◆ OBJECTIFS
A – D'après le texte sur la diplomatie tunisienne, combien d'ambassades tunisiennes sont aujourd'hui sans ambassadeur ?
B – Veuillez traduire en anglais cette phrase du texte sur la diplomatie tunisienne : « Sans consul, c’est toute la chaîne administrative qui se désagrège. »
C – Extrayez du texte sur la diplomatie tunisienne le passage qui va de « Le 19 juin dernier, en » à « discours présidentiel officiel. ».

◆ TEXTE À LIRE
La Tunisie compte aujourd’hui 28 ambassades et 12 consulats sans titulaires. Un vide inédit qui contraste avec les discours enflammés du président sur le rôle des diplomates dans la « construction et l’édification nationales ».
Le 19 juin dernier, en recevant son ministre des Affaires étrangères, Mohamed Ali Nafti, le président Kaïs Saïed a rappelé ce qu’il appelle « les constantes de la diplomatie tunisienne » : indépendance du pays, diversification des partenariats, défense des intérêts nationaux. Il a ajouté que « la guerre de libération que mène le peuple tunisien à l’intérieur doit être accompagnée d’un travail diplomatique intensif », exhortant les ambassades à « redoubler d’efforts pour défendre la Tunisie », et les consulats à « offrir les meilleurs services aux Tunisiens de l’étranger ».
Des paroles fortes qu’il ne dit pas la première fois, puisqu’il a répété la même chose dans d’autres rencontres avec M. Nafti, mais également ses prédécesseurs Nabil Ammar et Othman Jerandi. Sur le terrain, cependant, la réalité est bien différente du discours présidentiel officiel.
Selon une enquête publiée cette semaine par le journal d’investigation Al Qatiba, 28 ambassades tunisiennes sont aujourd’hui sans ambassadeur et douze consulats sans consul, soit quarante postes vacants dans le réseau diplomatique. Même dans des capitales sensibles comme Alger, Tripoli, Berne, Rome ou Washington, la Tunisie n’a plus de représentant officiel. Autre capitale importante sans ambassadeur, Rabat, et ce depuis août 2022 quand la Tunisie a rappelé, dans un accès de colère, son ambassadeur.
La situation n’est pas meilleure du côté des consulats. Là encore, Al Qatiba dresse un tableau inquiétant : des dizaines de postes vacants, des fonctionnaires livrés à eux-mêmes, et des citoyens tunisiens à l’étranger — les fameux TRE — qui peinent à obtenir des papiers ou des rendez-vous.
Une diplomatie sans capitaine, un pays sans voix
Le président avait pourtant déclaré que les consulats devaient être « proches des Tunisiens », rapides et efficaces. En réalité, ils sont souvent désorganisés, sans direction claire ni moyens. Sans consul, c’est toute la chaîne administrative qui se désagrège.
Pour mesurer l’ampleur du phénomène, rappelons que la Tunisie dispose de 91 représentations diplomatiques dans le monde, dont 64 ambassades. Autrement dit, près d’une ambassade sur deux est aujourd’hui dépourvue d’ambassadeur. Une proportion vertigineuse qui illustre l’état d’abandon de notre diplomatie.
Ce vide diplomatique — du jamais-vu — prive le pays de relais essentiels au moment même où le chef de l’État appelle à « diversifier les marchés » et à « défendre les intérêts économiques de la Tunisie ».

◆ JEU DE DONNÉES
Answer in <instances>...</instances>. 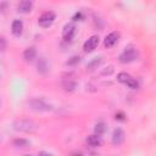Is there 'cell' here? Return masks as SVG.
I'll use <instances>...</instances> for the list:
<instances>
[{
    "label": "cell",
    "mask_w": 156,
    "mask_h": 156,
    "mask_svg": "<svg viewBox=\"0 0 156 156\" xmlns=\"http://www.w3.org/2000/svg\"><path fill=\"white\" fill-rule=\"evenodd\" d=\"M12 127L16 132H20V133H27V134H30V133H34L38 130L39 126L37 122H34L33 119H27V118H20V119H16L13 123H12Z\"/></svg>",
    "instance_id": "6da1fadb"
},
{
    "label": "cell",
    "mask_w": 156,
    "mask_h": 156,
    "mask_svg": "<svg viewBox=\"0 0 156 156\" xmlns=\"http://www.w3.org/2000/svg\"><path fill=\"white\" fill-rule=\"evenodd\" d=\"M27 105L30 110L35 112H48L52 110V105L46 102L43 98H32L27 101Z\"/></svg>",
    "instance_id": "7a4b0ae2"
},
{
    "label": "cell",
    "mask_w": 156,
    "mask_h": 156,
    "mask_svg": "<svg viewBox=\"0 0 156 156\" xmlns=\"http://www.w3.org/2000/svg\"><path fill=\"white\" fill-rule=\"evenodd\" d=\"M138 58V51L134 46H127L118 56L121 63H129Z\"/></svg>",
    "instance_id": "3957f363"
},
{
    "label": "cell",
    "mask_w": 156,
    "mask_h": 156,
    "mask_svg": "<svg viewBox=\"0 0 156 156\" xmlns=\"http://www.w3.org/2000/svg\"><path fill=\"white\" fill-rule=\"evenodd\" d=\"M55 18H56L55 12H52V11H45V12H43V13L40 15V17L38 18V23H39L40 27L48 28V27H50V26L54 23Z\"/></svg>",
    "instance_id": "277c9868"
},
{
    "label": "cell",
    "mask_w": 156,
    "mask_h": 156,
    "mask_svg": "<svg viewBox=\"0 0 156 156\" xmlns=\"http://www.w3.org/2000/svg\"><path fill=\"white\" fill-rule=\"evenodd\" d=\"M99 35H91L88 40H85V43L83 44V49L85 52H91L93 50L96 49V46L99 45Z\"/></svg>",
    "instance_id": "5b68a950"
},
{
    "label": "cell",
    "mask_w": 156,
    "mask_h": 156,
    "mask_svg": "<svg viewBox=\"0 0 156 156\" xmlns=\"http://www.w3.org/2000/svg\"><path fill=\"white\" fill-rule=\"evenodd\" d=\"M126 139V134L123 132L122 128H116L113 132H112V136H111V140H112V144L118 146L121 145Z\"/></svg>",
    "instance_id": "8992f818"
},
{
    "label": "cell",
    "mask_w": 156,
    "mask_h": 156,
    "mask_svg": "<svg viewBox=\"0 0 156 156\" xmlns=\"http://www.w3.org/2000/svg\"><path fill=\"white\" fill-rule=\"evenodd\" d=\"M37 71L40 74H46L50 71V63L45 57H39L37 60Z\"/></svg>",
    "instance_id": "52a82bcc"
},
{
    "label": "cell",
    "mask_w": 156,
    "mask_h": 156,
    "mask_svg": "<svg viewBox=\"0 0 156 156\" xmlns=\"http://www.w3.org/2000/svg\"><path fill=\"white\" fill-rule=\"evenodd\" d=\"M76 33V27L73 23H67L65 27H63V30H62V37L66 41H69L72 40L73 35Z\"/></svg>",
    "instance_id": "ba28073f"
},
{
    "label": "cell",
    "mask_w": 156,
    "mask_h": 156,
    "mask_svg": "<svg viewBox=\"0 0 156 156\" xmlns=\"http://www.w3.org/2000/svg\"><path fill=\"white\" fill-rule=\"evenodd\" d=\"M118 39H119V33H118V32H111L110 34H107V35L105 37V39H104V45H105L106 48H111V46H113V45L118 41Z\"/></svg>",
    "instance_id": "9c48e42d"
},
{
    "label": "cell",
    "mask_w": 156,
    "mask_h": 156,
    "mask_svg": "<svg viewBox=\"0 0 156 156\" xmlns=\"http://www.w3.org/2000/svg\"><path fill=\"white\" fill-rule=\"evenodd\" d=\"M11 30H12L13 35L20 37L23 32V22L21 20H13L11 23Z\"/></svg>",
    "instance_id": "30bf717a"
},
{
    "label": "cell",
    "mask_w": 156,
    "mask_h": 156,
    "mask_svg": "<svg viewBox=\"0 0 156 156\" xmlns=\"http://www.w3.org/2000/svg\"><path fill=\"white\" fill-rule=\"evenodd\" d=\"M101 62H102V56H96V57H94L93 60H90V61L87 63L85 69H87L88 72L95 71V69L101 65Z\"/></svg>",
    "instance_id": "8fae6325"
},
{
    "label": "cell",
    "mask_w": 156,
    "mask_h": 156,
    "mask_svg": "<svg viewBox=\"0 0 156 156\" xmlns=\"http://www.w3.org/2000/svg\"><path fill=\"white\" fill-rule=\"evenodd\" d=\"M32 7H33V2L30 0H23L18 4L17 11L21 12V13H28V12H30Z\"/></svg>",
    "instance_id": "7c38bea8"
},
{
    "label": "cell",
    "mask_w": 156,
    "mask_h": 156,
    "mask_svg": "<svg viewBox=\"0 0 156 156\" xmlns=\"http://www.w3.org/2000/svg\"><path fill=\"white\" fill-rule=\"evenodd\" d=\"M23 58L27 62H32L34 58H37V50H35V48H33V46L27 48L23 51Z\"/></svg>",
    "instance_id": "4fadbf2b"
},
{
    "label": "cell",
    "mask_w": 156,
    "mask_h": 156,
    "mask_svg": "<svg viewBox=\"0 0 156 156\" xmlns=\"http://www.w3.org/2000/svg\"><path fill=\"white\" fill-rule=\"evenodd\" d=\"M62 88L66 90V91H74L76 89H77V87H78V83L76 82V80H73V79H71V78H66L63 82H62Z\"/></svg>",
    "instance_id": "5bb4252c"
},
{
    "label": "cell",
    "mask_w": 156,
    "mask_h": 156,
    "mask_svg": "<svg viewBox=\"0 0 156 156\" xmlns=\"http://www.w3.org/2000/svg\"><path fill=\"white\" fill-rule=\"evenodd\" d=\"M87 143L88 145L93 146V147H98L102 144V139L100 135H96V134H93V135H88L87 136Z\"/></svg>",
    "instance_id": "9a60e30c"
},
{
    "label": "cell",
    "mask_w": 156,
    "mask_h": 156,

◆ RÉSULTATS
A – 28 ambassades.

B – Without a consul, the entire administrative chain falls apart.

C –
Le 19 juin dernier, en recevant son ministre des Affaires étrangères, Mohamed Ali Nafti, le président Kaïs Saïed a rappelé ce qu’il appelle « les constantes de la diplomatie tunisienne » : indépendance du pays, diversification des partenariats, défense des intérêts nationaux. Il a ajouté que « la guerre de libération que mène le peuple tunisien à l’intérieur doit être accompagnée d’un travail diplomatique intensif », exhortant les ambassades à « redoubler d’efforts pour défendre la Tunisie », et les consulats à « offrir les meilleurs services aux Tunisiens de l’étranger ».
Des paroles fortes qu’il ne dit pas la première fois, puisqu’il a répété la même chose dans d’autres rencontres avec M. Nafti, mais également ses prédécesseurs Nabil Ammar et Othman Jerandi. Sur le terrain, cependant, la réalité est bien différente du discours présidentiel officiel.